Many people were shocked last fall when a lawsuit against Jimmy John’s revealed that the sandwich chain required its employees to sign non-compete agreements. The non-compete agreements, which are contracts in which an employee agrees not to work for a competing business for a period of time, were not limited to high level executives. Instead, the agreements prohibited sandwich makers, delivery drivers, and other low-level employees from working for competitors.
Jimmy Johns is not the only company requiring employees to sign non-compete agreements. Non-competes have proliferated in recent years, worrying labor organizations and employee rights groups throughout the country. As a result, a number of states have introduced measures banning or restricting the use of non-compete agreements.
For example, last year Massachusetts’s governor, Deval Patrick, pushed for legislation that would ban most non-compete agreements in Massachusetts. While the measure failed, another bill has recently been introduced that would ban non-compete agreements in almost all industries. These agreements already are banned for physicians.

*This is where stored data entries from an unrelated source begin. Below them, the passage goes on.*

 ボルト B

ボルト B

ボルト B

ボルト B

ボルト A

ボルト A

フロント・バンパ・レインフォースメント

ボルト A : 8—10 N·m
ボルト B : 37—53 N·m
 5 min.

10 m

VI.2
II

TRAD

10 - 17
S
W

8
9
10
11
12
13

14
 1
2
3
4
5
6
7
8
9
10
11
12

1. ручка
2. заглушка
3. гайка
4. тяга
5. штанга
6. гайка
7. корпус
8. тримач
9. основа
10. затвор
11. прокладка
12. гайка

Hawaii has also introduced a bill which would prohibit non-compete agreements in the technology sector. The bill is aimed at attracting and keeping tech workers in Hawaii, many of whom are leaving because non-compete agreements make it difficult for them to find work in the state, according to officials in Hawaii’s Department of Education.

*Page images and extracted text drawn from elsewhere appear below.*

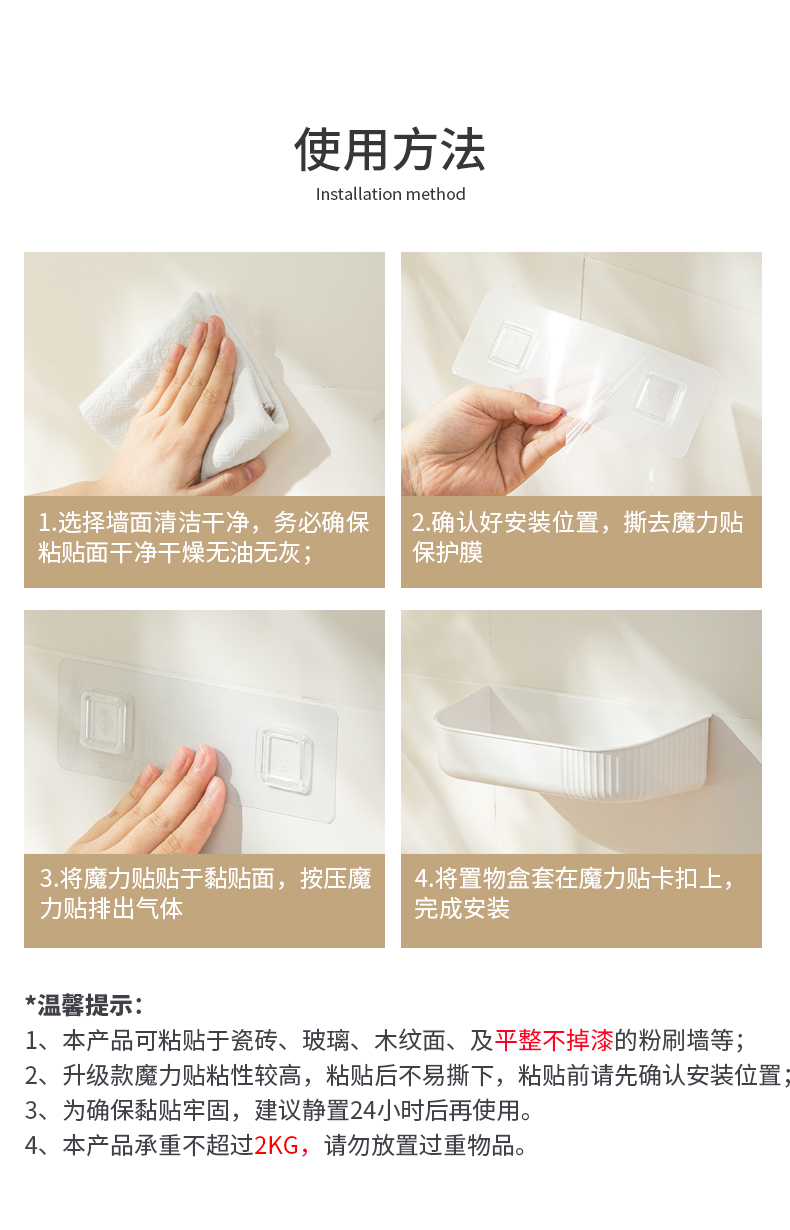 使用方法

Installation method

1.选择墙面清洁干净，务必确保粘贴面干净干燥无油无灰；

2.确认好安装位置，撕去魔力贴保护膜

3.将魔力贴贴于黏贴面，按压魔力贴排出气体

4.将置物盒套在魔力贴卡扣上，完成安装

*温馨提示：
1、本产品可粘贴于瓷砖、玻璃、木纹面、及平整不掉漆的粉刷墙等；
2、升级款魔力贴粘性较高，粘贴后不易撕下，粘贴前请先确认安装位置；
3、为确保黏贴牢固，建议静置24小时后再使用。
4、本产品承重不超过2KG，请勿放置过重物品。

A bill prohibiting non-compete agreements for physicians was recently passed by the New Mexico state Senate. The bill’s sponsor introduced it because he claimed that New Mexico lacked enough qualified doctors, especially in rural areas, a shortage due in part to non-compete agreements.

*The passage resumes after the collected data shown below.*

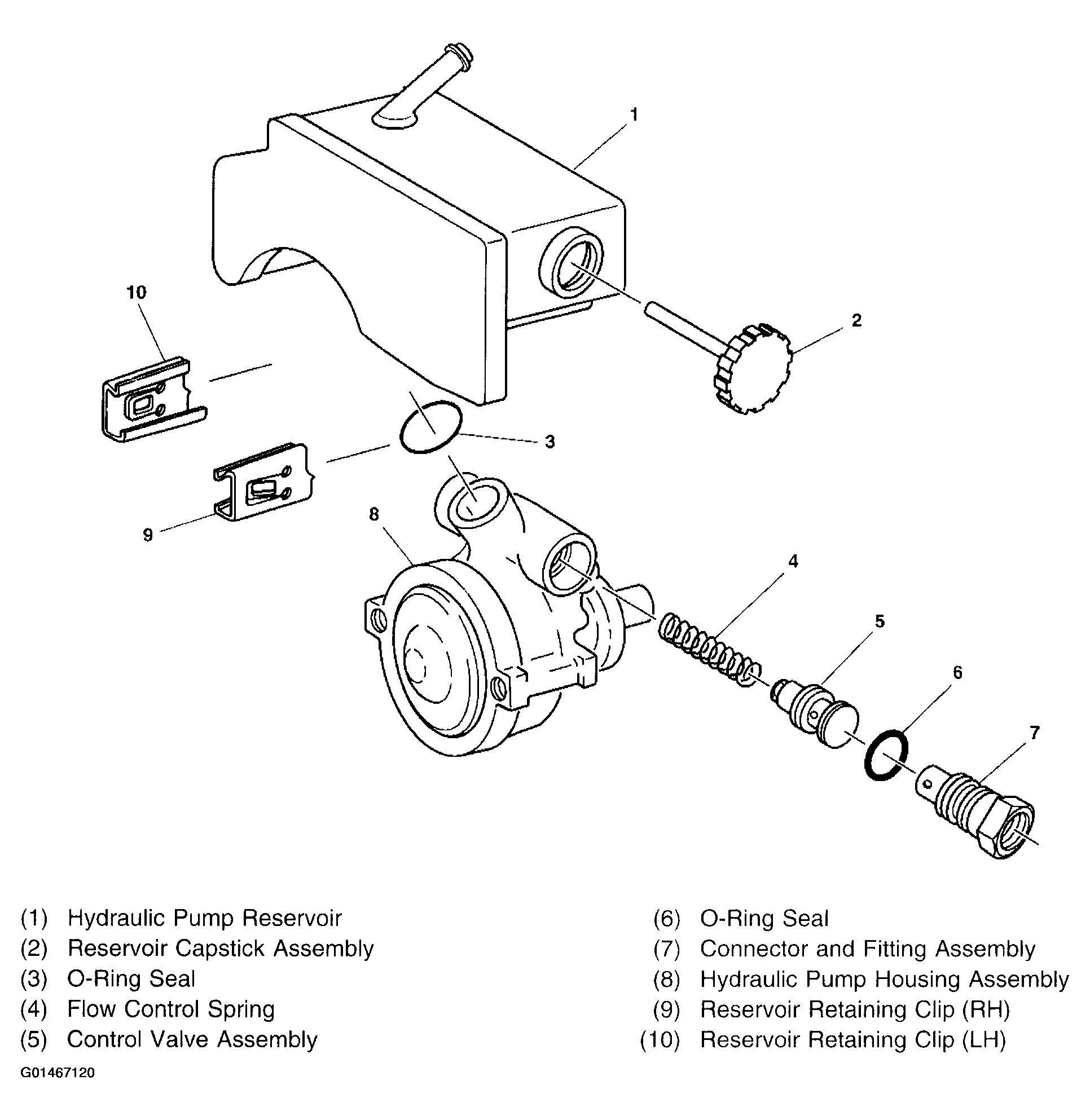 1
10
2
3
9
8
4
5
6
7

(1) Hydraulic Pump Reservoir
(2) Reservoir Capstick Assembly
(3) O-Ring Seal
(4) Flow Control Spring
(5) Control Valve Assembly

(6) O-Ring Seal
(7) Connector and Fitting Assembly
(8) Hydraulic Pump Housing Assembly
(9) Reservoir Retaining Clip (RH)
(10) Reservoir Retaining Clip (LH)

G01467120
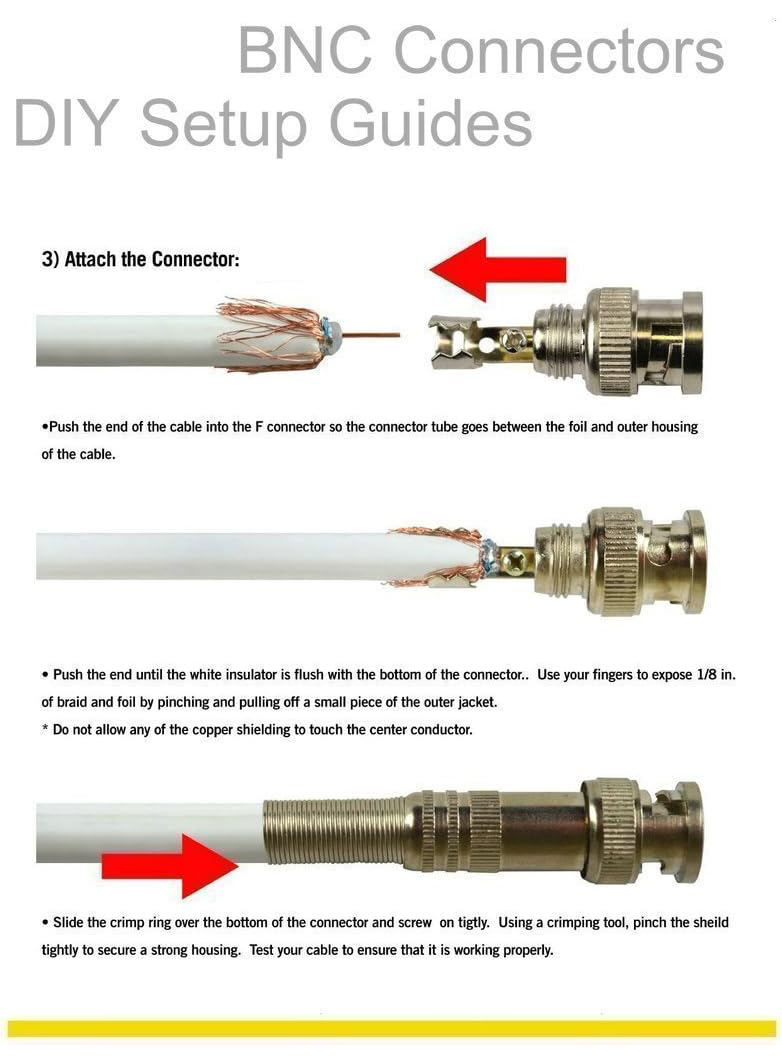 BNC Connectors
DIY Setup Guides

3) Attach the Connector:

•Push the end of the cable into the F connector so the connector tube goes between the foil and outer housing of the cable.

• Push the end until the white insulator is flush with the bottom of the connector.. Use your fingers to expose 1/8 in. of braid and foil by pinching and pulling off a small piece of the outer jacket.
* Do not allow any of the copper shielding to touch the center conductor.

• Slide the crimp ring over the bottom of the connector and screw on tigtly. Using a crimping tool, pinch the sheild tightly to secure a strong housing. Test your cable to ensure that it is working properly.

However, the backlash against non-compete agreements has not extended to Wisconsin. In that state, a bill was recently introduced that would expand the enforceability of non-compete agreements. The bill would also permit courts to rewrite non-compete agreements, which may encourage employers to write agreements that are overly broad with the expectation that a court will narrow its scope.
Based on the increasing use of non-compete agreements, it seems likely that other states will introduce legislation restricting their use. However, these bills may not be necessary. It is already difficult to enforce non-compete agreements, as a court will invalidate agreements that impose overly broad geographic and time restrictions. In most states, courts do not favor non-compete agreements, and will only enforce those that are narrowly written and that do not unduly burden an employee.